Multiline format: Use backslash (\) for line continuation
#put id:"node1", label:"Process Data", \ # input:"data.csv", \ # output:"result.csv"
Benefits of multiline format:
Compliance with code style guidelines (styler, lintr)
Improved readability for complex workflows
Easier maintenance of long file lists
Better code organization and documentation
Syntax rules:
End lines with backslash (\) to continue
Each continuation line must start with # comment marker
Properties are automatically joined with proper comma separation
Works with all PUT formats: #put, # put, #put|, #put:
Examples
## Not run:
# Scan a directory for workflow annotations
workflow <- put("./src/")
# Scan recursively including subdirectories
workflow <- put("./project/", recursive = TRUE)
# Scan a single file
workflow <- put("./script.R")
# Include line numbers for debugging
workflow <- put("./src/", include_line_numbers = TRUE)
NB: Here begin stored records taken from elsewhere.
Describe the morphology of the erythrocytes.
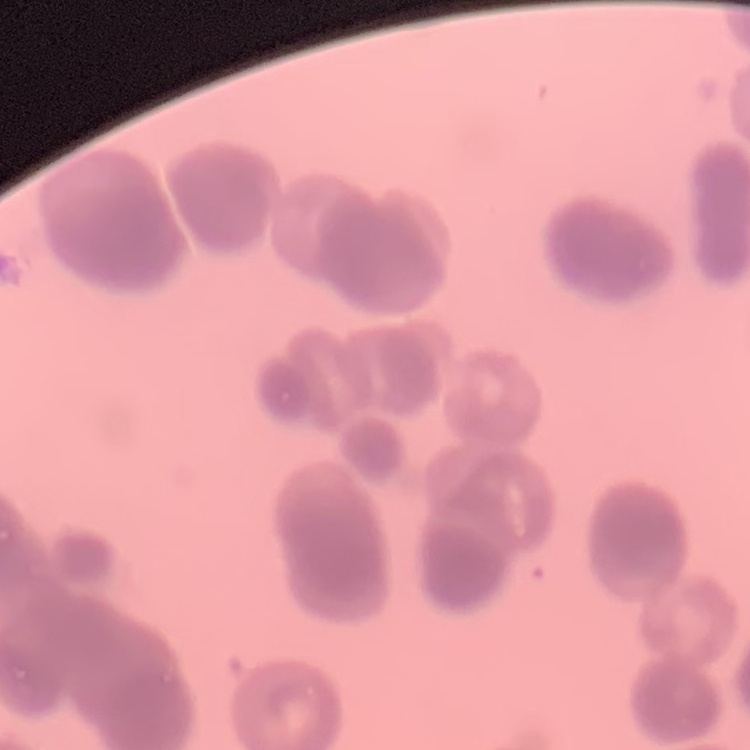
Rouleaux formation.

Field's or Giemsa stain. Square crop of a larger photomicrograph. Thin blood smear.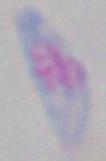
Toxoplasma gondii is seen. Photomicrograph. Captured at 1000x magnification.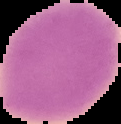
{
  "result": "no malaria parasites detected",
  "image_size": "121×124 pixels",
  "image_type": "cell region segmented out of the field of view; surrounding area masked to black",
  "preparation": "thin blood film"
}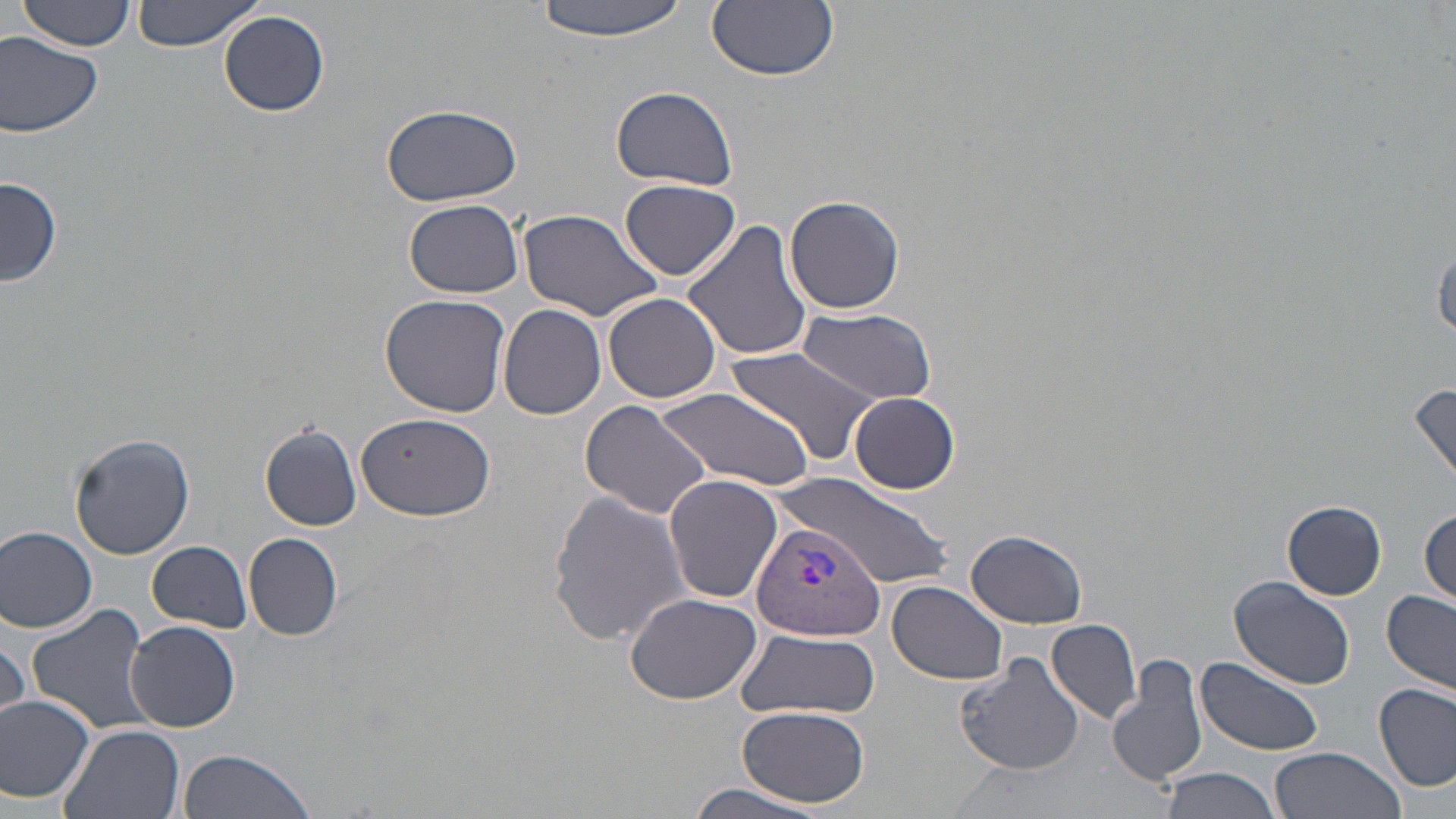
slide-level diagnosis = Plasmodium vivax
preparation = thin blood smear
field of view = single
uninfected red blood cell locations = approximate bounding boxes as (x1, y1, x2, y2) in pixels: (132, 0, 262, 51), (532, 0, 692, 41), (19, 1, 137, 52), (707, 1, 838, 82), (219, 10, 329, 117), (1, 31, 103, 136), (612, 85, 738, 191), (380, 103, 522, 207), (1, 175, 61, 288), (619, 181, 743, 283), (784, 194, 905, 314), (406, 199, 523, 298), (517, 208, 663, 321), (683, 218, 813, 363), (1433, 243, 1456, 339), (379, 293, 511, 418), (602, 293, 722, 404), (497, 304, 605, 419), (795, 310, 936, 404), (728, 343, 879, 467), (1408, 377, 1456, 487), (650, 383, 818, 492), (848, 392, 960, 494), (579, 400, 714, 520), (357, 413, 494, 523), (261, 423, 363, 532), (69, 432, 195, 560), (778, 473, 948, 584), (663, 474, 782, 604), (548, 488, 694, 648), (1282, 501, 1387, 599), (1419, 505, 1455, 607), (0, 525, 99, 634), (965, 529, 1087, 628), (244, 532, 344, 640), (147, 541, 252, 632), (1228, 576, 1355, 689), (887, 581, 1009, 685), (1383, 590, 1456, 693), (624, 592, 763, 705), (26, 605, 154, 736), (125, 620, 241, 732), (1046, 620, 1142, 725), (735, 629, 880, 719), (954, 650, 1084, 776), (1108, 652, 1209, 791), (1196, 657, 1325, 756), (1375, 682, 1455, 793), (0, 694, 97, 804), (738, 706, 870, 809), (59, 723, 186, 819), (1269, 746, 1407, 819), (177, 748, 317, 819), (1158, 767, 1281, 819), (682, 779, 830, 817)
modality = optical microscopy
Plasmodium vivax-infected red blood cell locations = approximate bounding boxes as (x1, y1, x2, y2) in pixels: (751, 519, 887, 640)
stain = May-Grünwald-Giemsa
image size = 1456×819 pixels
magnification = 1000x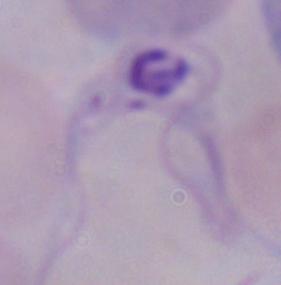
{
  "identification": "trypanosome",
  "magnification": "1000x",
  "modality": "photomicrograph"
}State which parasite is depicted.
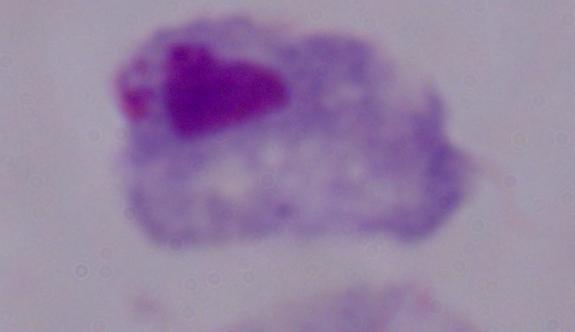

This is a trichomonad.

Photomicrograph. Captured at 1000x magnification.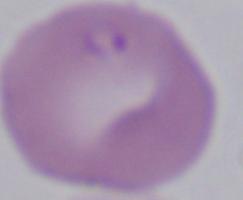

magnification = 1000x
modality = micrograph
identification = Babesia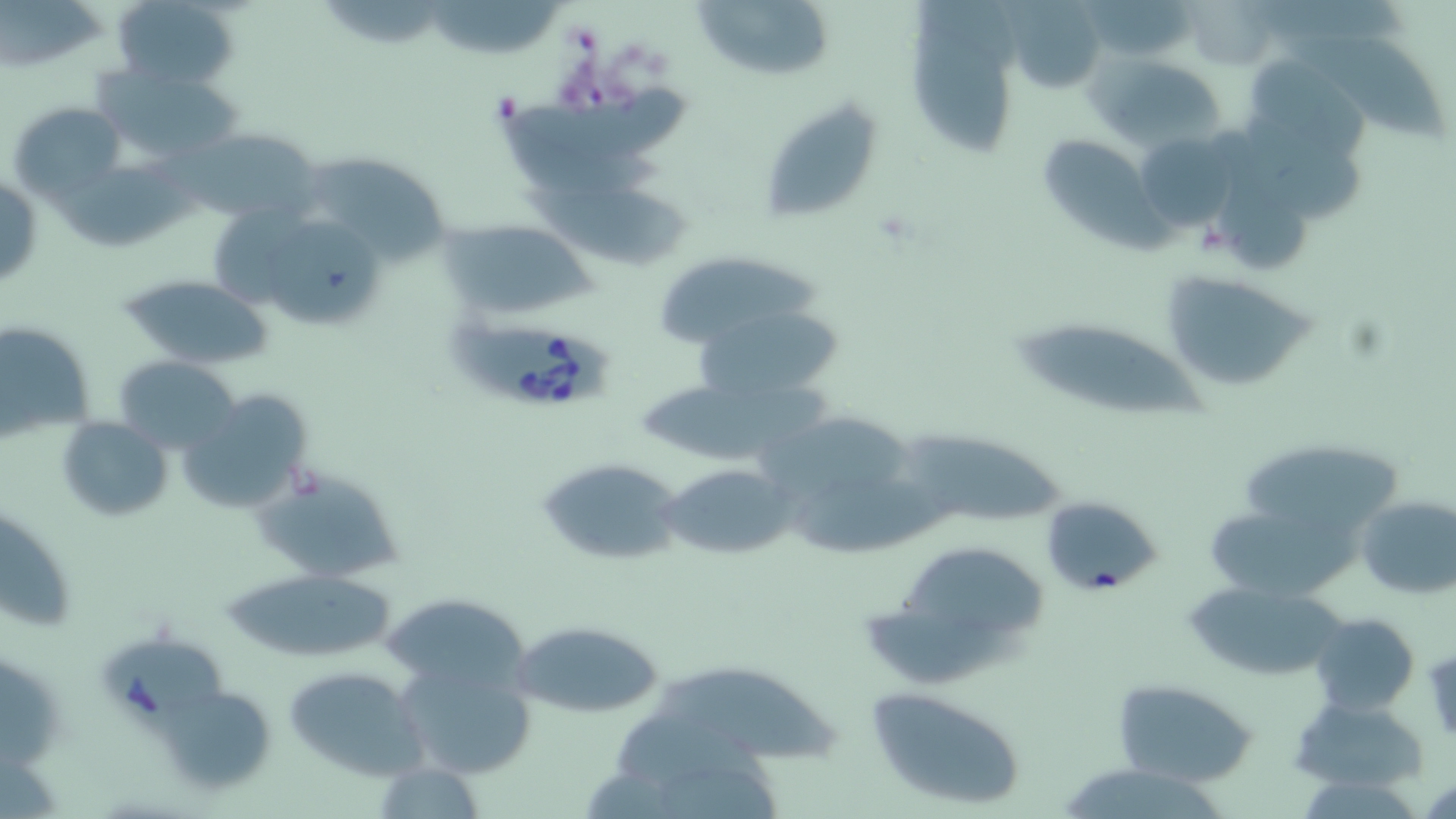 Approximate bounding boxes as (x1,y1)-(x2,y2) corner pairs in pixels. Babesia divergens-infected red blood cell locations: (448,322)-(617,409), (101,640)-(229,732). Uninfected red blood cell locations: (112,0)-(240,90), (1181,0)-(1279,70), (0,1)-(106,72), (429,1)-(567,57), (691,1)-(834,79), (1001,2)-(1109,91), (910,27)-(1013,159), (1296,35)-(1448,151), (1094,56)-(1224,150), (1256,59)-(1379,168), (95,64)-(248,172), (759,97)-(886,227), (10,102)-(124,204), (1243,118)-(1365,221), (182,126)-(322,225), (1137,131)-(1235,229), (1040,137)-(1173,254), (308,154)-(453,262), (0,174)-(42,291), (522,190)-(696,270), (445,219)-(593,318), (266,221)-(389,321), (661,257)-(825,340), (1158,268)-(1321,394), (118,274)-(275,371), (699,313)-(851,400), (0,321)-(96,443), (1017,322)-(1215,422), (115,356)-(240,453), (639,380)-(831,460), (179,389)-(312,515), (57,416)-(171,521), (759,416)-(922,502), (902,426)-(1073,523), (1247,444)-(1392,530), (535,457)-(683,567), (661,463)-(794,562), (256,469)-(407,584), (790,482)-(956,555), (1356,494)-(1455,598), (1039,495)-(1163,597), (1211,508)-(1361,602), (0,512)-(78,633), (898,549)-(1048,627), (224,569)-(397,662), (1187,583)-(1353,675), (377,592)-(536,689), (866,605)-(1033,687), (1309,613)-(1420,714), (512,617)-(667,719), (395,660)-(535,782), (282,666)-(426,781), (660,672)-(845,763), (1114,679)-(1258,785), (865,684)-(1030,812), (155,685)-(279,797), (1292,695)-(1429,795), (1063,770)-(1220,819). Slide-level diagnosis: Babesia divergens. May-Grünwald-Giemsa stain. Single field of view. Image is 1456×819 pixels. Optical microscopy. Thin blood film. 1000x magnification.Evaluate for malaria.
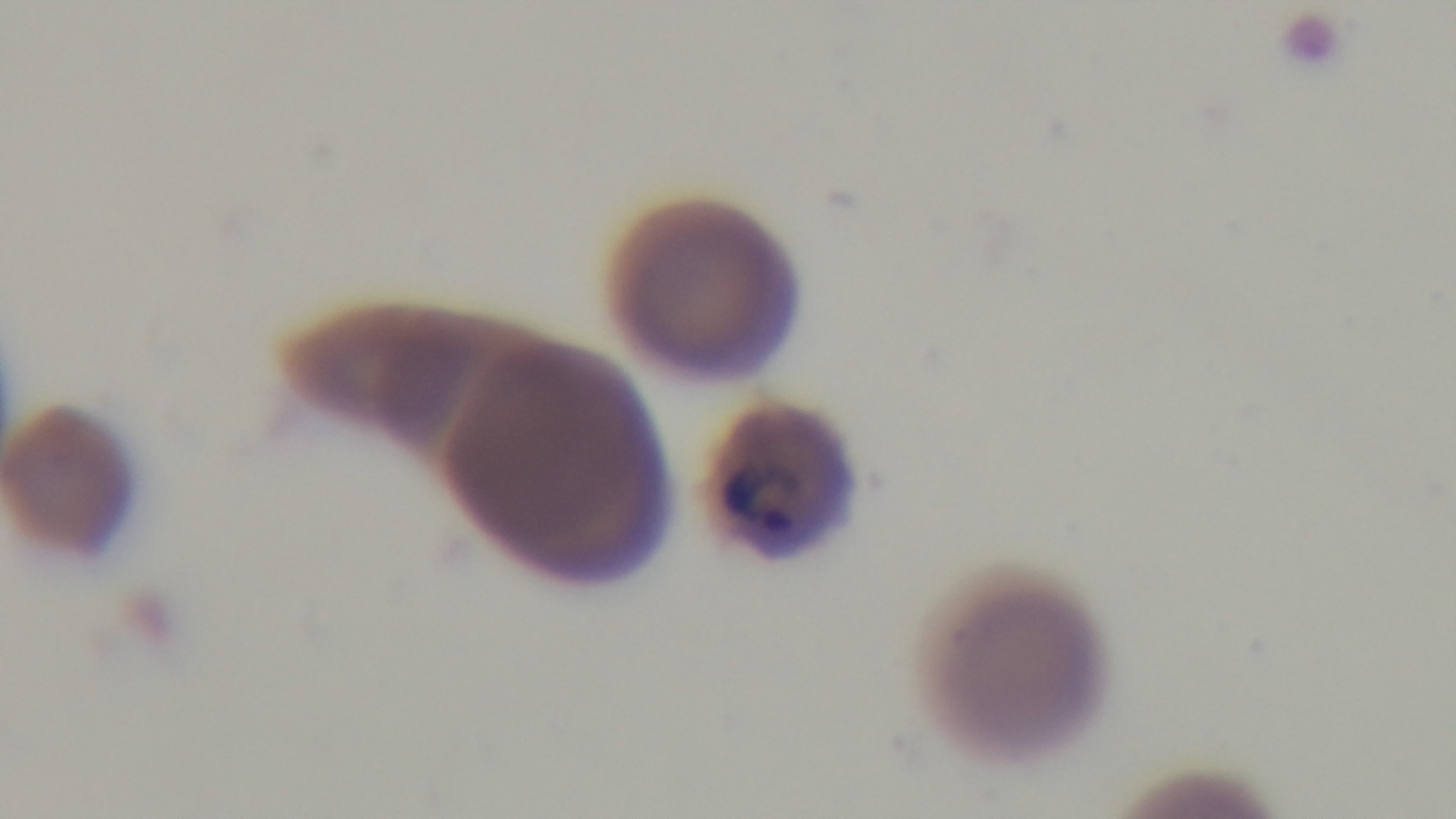

Infected.

Preparation: thin smear. Giemsa-stained. Single field of view. Photomicrograph. Oil-immersion objective, 100x. Captured with a mounted 4K digital camera.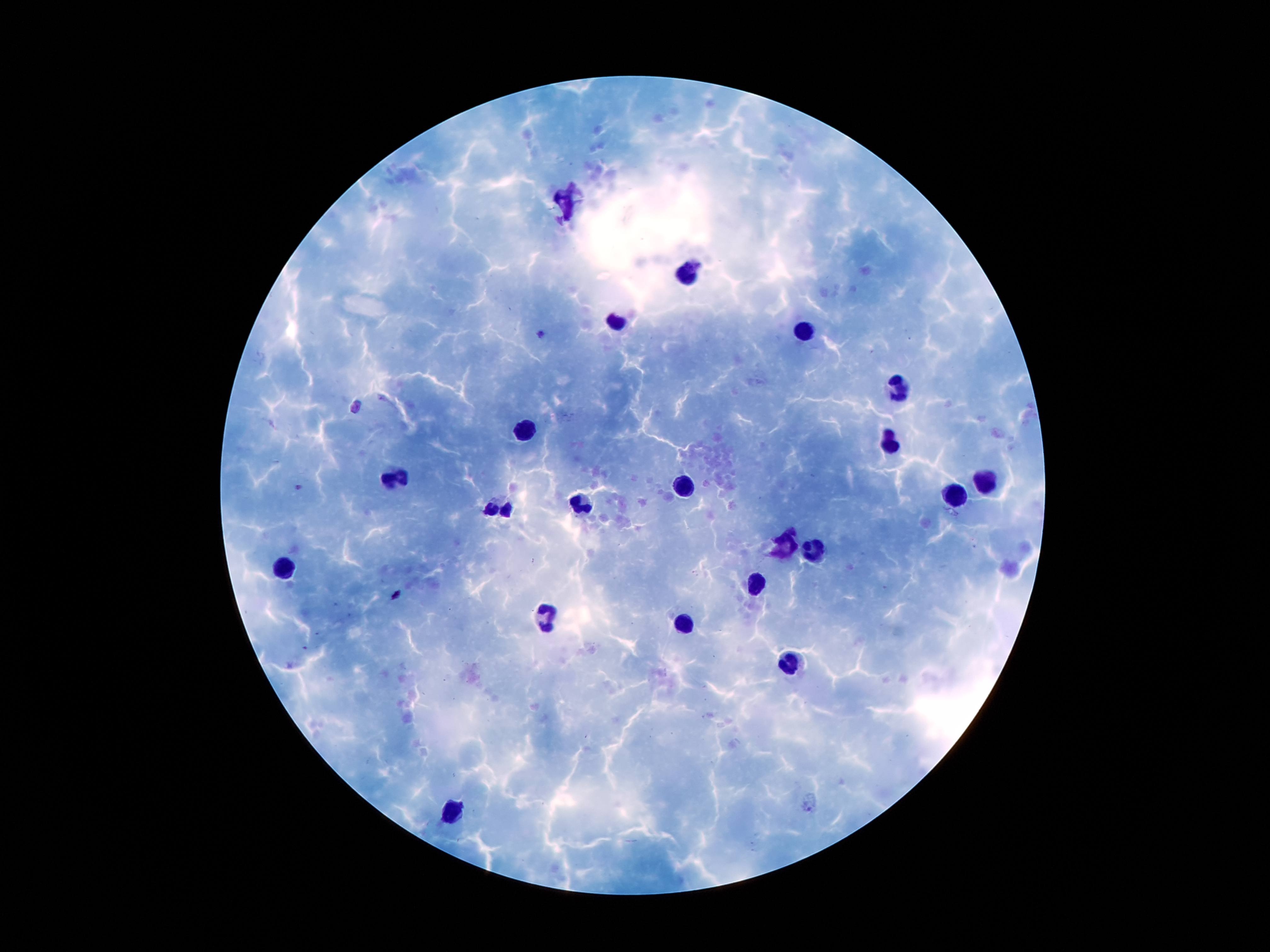
Approximate centers as {x, y} in pixels.
Summary:
  - Leukocyte locations: {689, 269}, {616, 322}, {899, 385}, {522, 429}, {891, 442}, {399, 477}, {985, 478}, {684, 485}, {957, 495}, {502, 506}, {581, 506}, {791, 549}, {815, 549}, {285, 569}, {756, 582}, {547, 614}, {684, 623}, {791, 665}, {451, 816}
  - Plasmodium parasite locations: {542, 333}, {301, 487}, {397, 594}
  - Magnification: 100x
  - Stain: Giemsa
  - Preparation: thick peripheral-blood smear
  - Patient malaria status: positive for Plasmodium falciparum
  - Capture: smartphone camera through the microscope eyepiece
  - Image size: 1270×952 pixels
  - Field of view: one from this slide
# Single-line PUT annotations (basic syntax):
# #put id:"load_data", label:"Load Dataset", node_type:"input", output:"data.csv"
# #put id:"process", label:"Clean Data", node_type:"process", input:"data.csv", output:"clean.csv"
#
# Multiline PUT annotations (for better code style compliance):
# Use backslash (\) at end of line to continue on next line
# #put id:"complex_process", label:"Complex Data Processing", \
# # input:"file1.csv,file2.csv,file3.csv,file4.csv", \
# # output:"results.csv"
#
# Multiline example with many files:
# #put id:"data_merger", \
# # label:"Merge Multiple Data Sources", \
# # node_type:"process", \
# # input:"sales.csv,customers.csv,products.csv,inventory.csv", \
# # output:"merged_dataset.csv"
#
# All PUT formats support multiline syntax:
# # put id:"style1", label:"Standard" \ # Space after #
# #put| id:"style2", label:"Pipe" \ # Pipe separator
# #put: id:"style3", label:"Colon" \ # Colon separator
## End(Not run)
Create Mermaid Diagram from PUT Workflow
Description
Generates a Mermaid flowchart diagram from putior workflow data, showing the flow of data through your analysis pipeline.
Usage
put_diagram(
workflow,
output = "console",
file = "workflow_diagram.md",
title = NULL,
direction = "TD",
node_labels = "label",
show_files = FALSE,
show_artifacts = FALSE,
show_workflow_boundaries = TRUE,
style_nodes = TRUE,
theme = "light"
)
Arguments
workflow |
Data frame returned by |
output |
Character string specifying output format. Options:
|
file |
Character string specifying output file path (used when output = "file") |
title |
Character string for diagram title (optional) |
direction |
Character string specifying diagram direction. Options: "TD" (top-down), "LR" (left-right), "BT" (bottom-top), "RL" (right-left) |
node_labels |
Character string specifying what to show in nodes: "name" (node IDs), "label" (descriptions), "both" (ID: label) |
show_files |
Logical indicating whether to show file connections |
show_artifacts |
Logical indicating whether to show data files as nodes. When TRUE, creates nodes for all input/output files, not just script connections. This provides a complete view of the data flow including terminal outputs. |
show_workflow_boundaries |
Logical indicating whether to apply special styling to nodes with node_type "start" and "end". When TRUE, these nodes get distinctive workflow boundary styling (icons, colors). When FALSE, they render as regular nodes. |
style_nodes |
Logical indicating whether to apply styling based on node_type |
theme |
Character string specifying color theme. Options: "light" (default), "dark", "auto" (GitHub adaptive), "minimal", "github" |
Value
Character string containing the mermaid diagram code
Examples
## Not run:
# Basic usage - shows only script connections
workflow <- put("./src/")
put_diagram(workflow)
# Show all data artifacts as nodes (complete data flow)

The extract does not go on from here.